The meteor that became dangerous
The Chelyabinsk meteor entered Earth’s atmosphere over Russia on 15 February 2013. As we know now, it was a 66 ft diameter asteroid with a speed of 20 miles per second, small compared to comet Swift-Tuttle, but still potentially dangerous. It became what is known as a superbolide. a meteor brighter than the Sun. Skimming across the earth’s atmosphere at a shallow angle, it burst over Chelyabinsk at a height of 18.5 miles. The explosion generated a bright flash, a hot cloud of dust and gas and a dangerous shock wave. The bulk of the object’s energy was absorbed by the atmosphere. The total energy of the event was a shocking 400–500 kilotons of TNT, 26 to 33 times as much energy as that released from the atomic bomb detonated at Hiroshima. It was the largest known natural object to have entered Earth’s atmosphere since the 1908 Tunguska event, which destroyed a wide, remote, forested, and very sparsely populated area of Siberia.
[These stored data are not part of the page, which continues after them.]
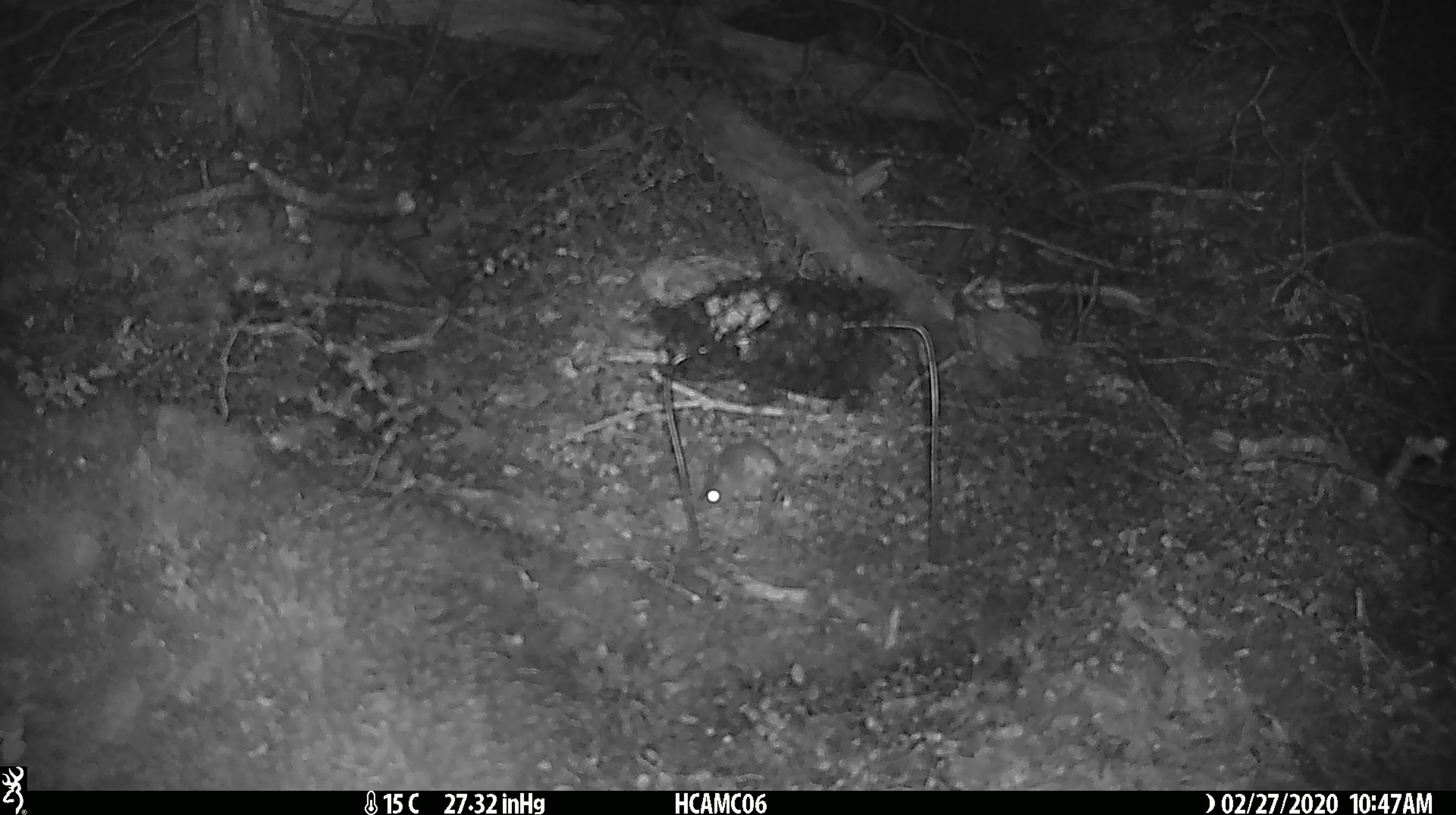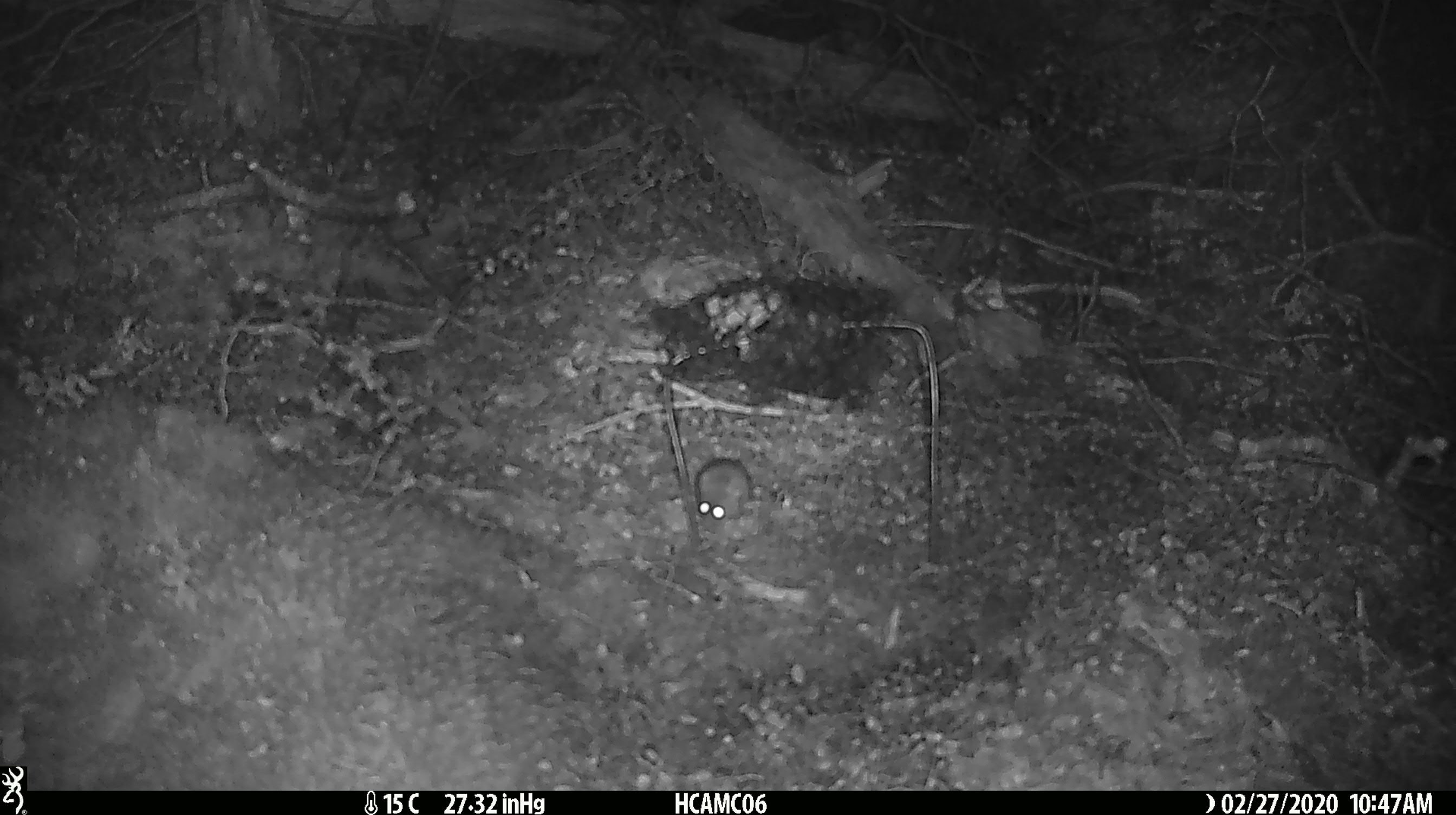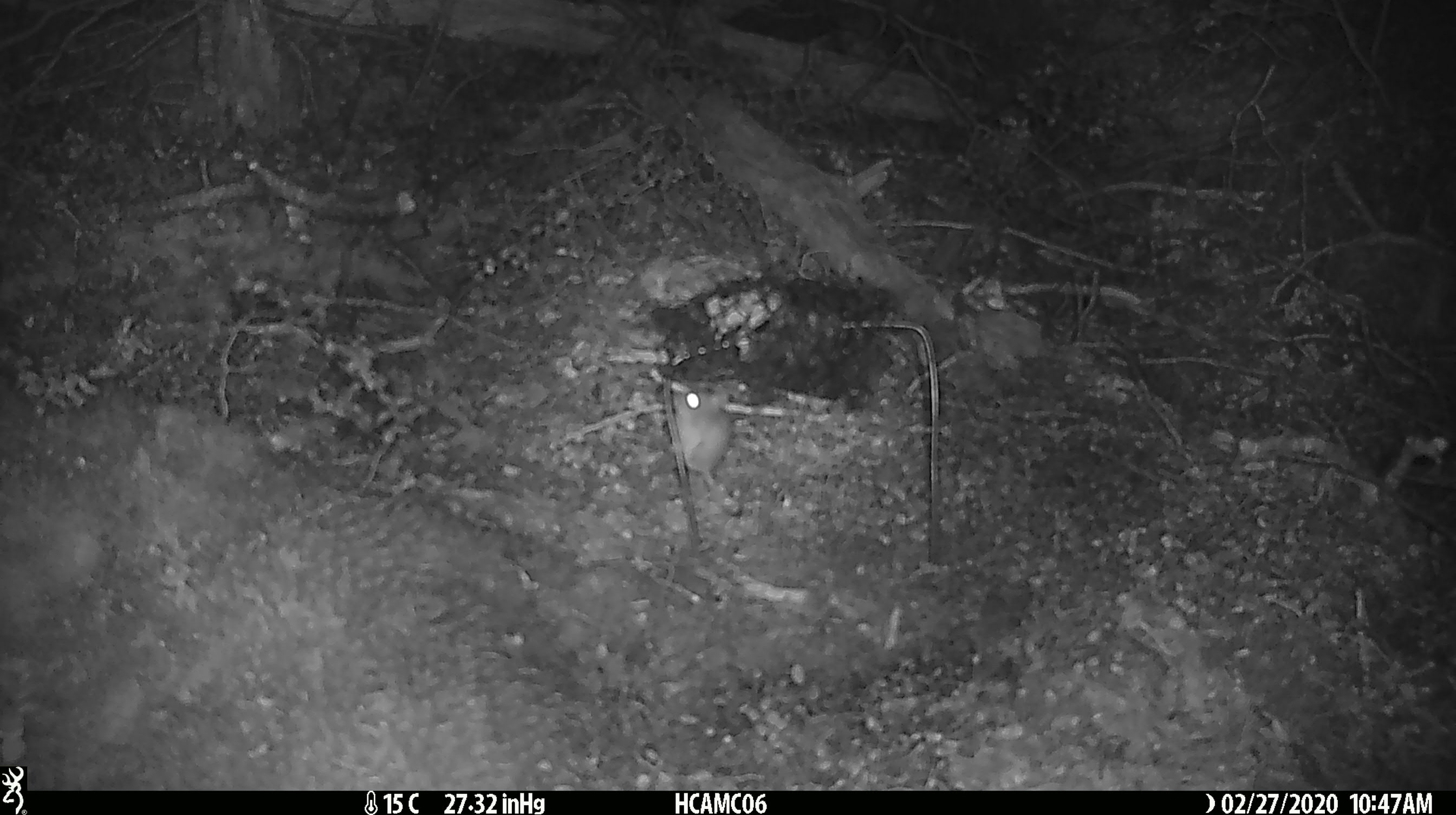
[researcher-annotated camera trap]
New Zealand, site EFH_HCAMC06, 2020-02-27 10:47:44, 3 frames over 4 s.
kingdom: Animalia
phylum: Chordata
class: Mammalia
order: Rodentia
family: Muridae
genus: Mus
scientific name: Mus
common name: mouse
Mouse (Mus).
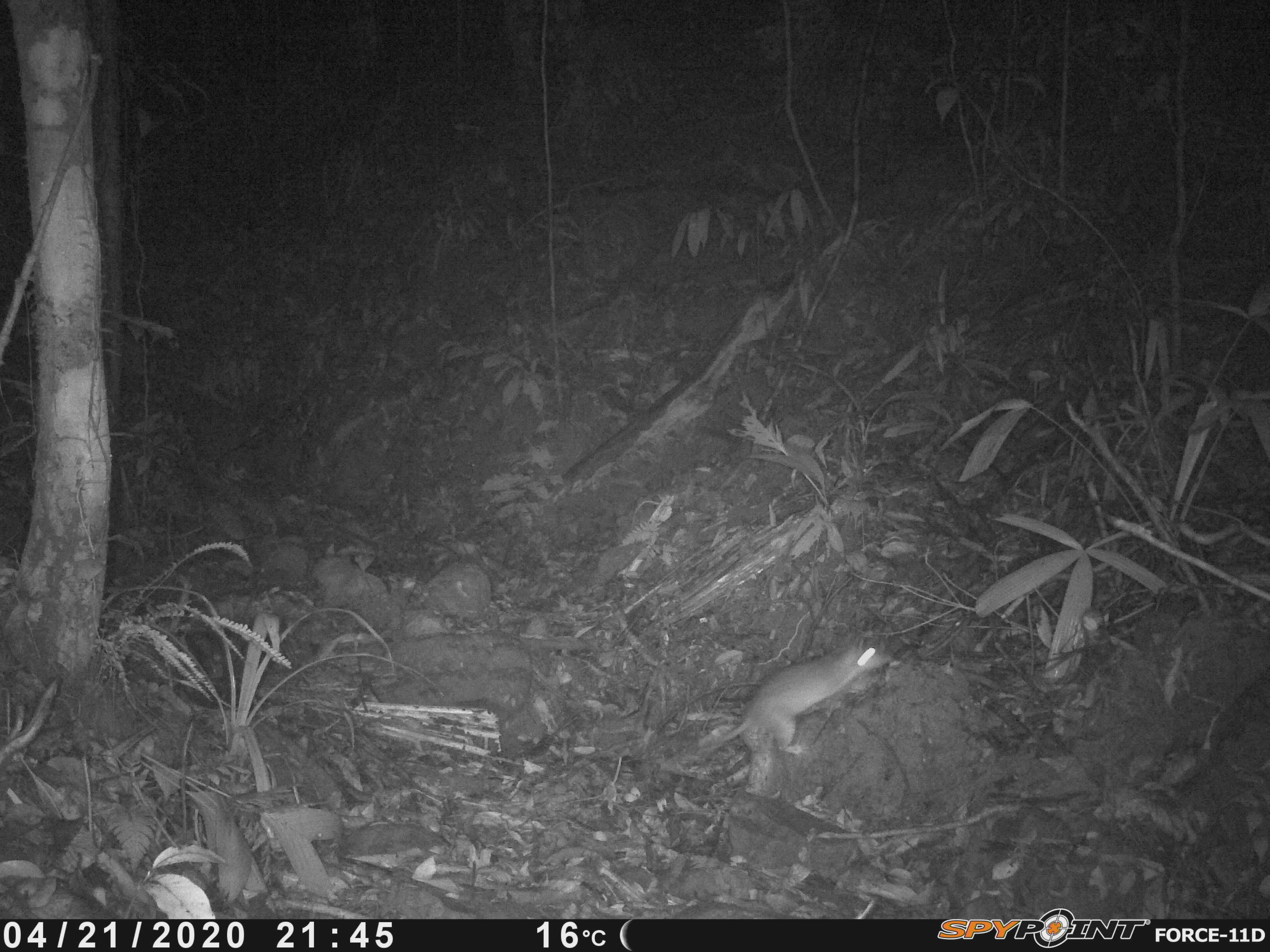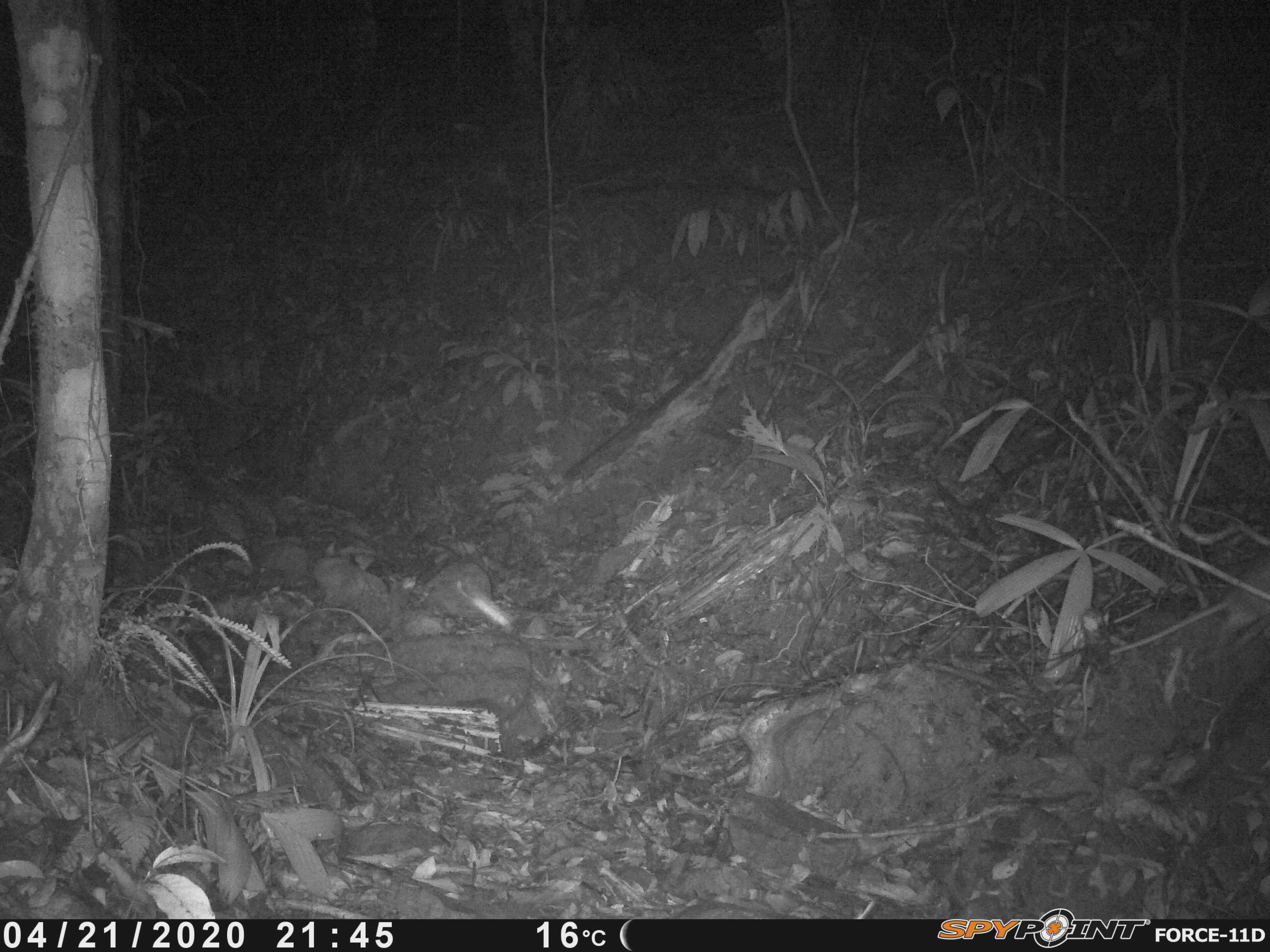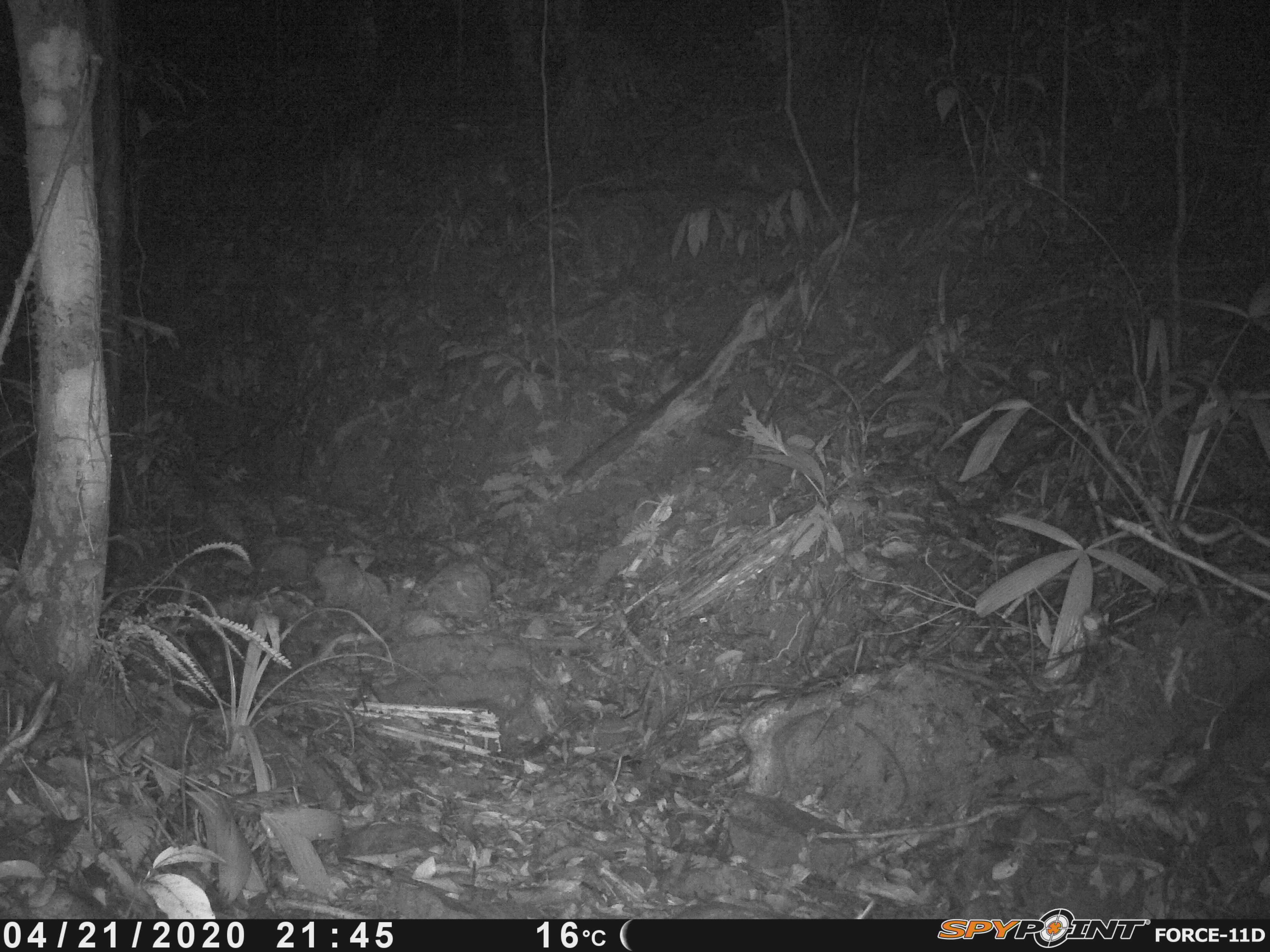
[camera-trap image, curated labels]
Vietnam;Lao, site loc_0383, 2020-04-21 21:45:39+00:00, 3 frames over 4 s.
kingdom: Animalia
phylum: Chordata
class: Mammalia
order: Rodentia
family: Muridae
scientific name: Muridae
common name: old-world mice and rats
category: unidentified murid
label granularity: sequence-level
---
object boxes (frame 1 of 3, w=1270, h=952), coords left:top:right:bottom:
unidentified murid: 704:644:893:755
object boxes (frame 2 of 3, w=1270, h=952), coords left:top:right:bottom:
unidentified murid: 1105:553:1269:657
Its explosion created panic among local residents, many of whom rushed to windows to watch the brilliant but silent flash of light in the sky. But it was not silent for long, and about 1,500 people were injured seriously enough to seek medical treatment. All of the injuries were due to indirect effects rather than the meteor itself, mainly from broken glass from windows that were blown in when the shock wave arrived, some 2 minutes and 30 seconds after the explosion. It is so very fortunate that the meteor exploded in the sky. If its trajectory had led it to the earth, the result would have been a horrendous human tragedy.
The Chelyabinsk meteor originated in the asteroid belt between Mars and Jupiter. It was a fragment of a colossal collision between asteroids deep in the past, a collision that threw it in our direction. Analysis of the meteorite indicates that it had experienced a high-pressure shock that had partly melted it. The melting indicates that the asteroid had a history of collisions and was once several miles below the surface of a much larger asteroid.
Unlike the “dirty snow ball” of the comet Swift-Tuttle, these asteroids are fragments of a rocky object that almost formed a planet between Mars and Jupiter, but was prevented from forming because of tidal forces exerted on it by Jupiter. What two extraordinarily different genealogies have led to the Perseid and Chelyabinsk meteors!